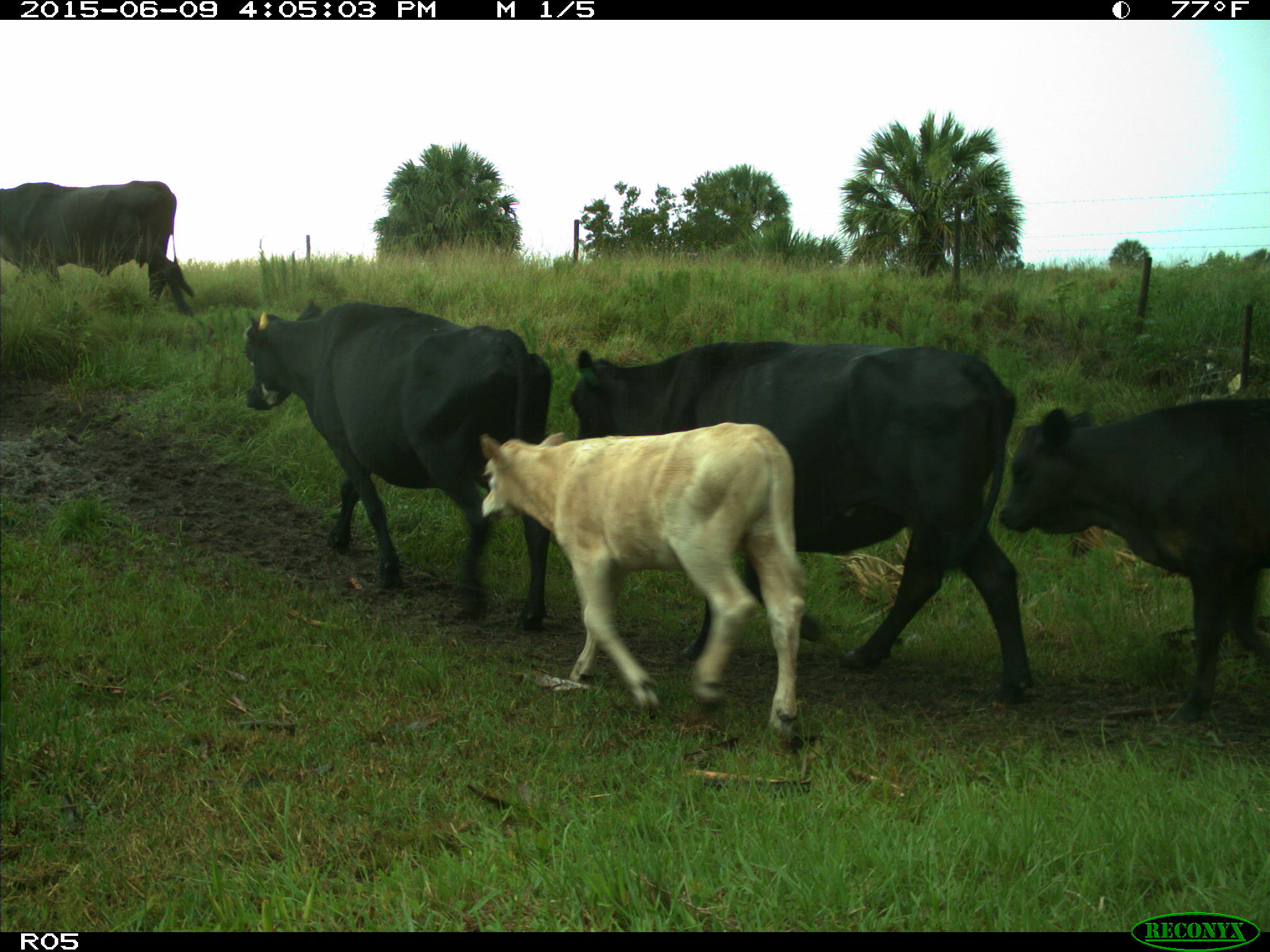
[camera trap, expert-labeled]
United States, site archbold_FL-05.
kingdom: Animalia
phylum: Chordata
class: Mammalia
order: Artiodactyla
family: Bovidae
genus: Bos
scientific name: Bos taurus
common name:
########
:: TASK DIRECTIONS ::
Retype all the records exactly and keep out every picture.

:: RESPONSE BOX ::
[camera trap, expert-labeled]
United States, site archbold_FL-05.
kingdom: Animalia
phylum: Chordata
class: Mammalia
order: Artiodactyla
family: Bovidae
genus: Bos
scientific name: Bos taurus
common name:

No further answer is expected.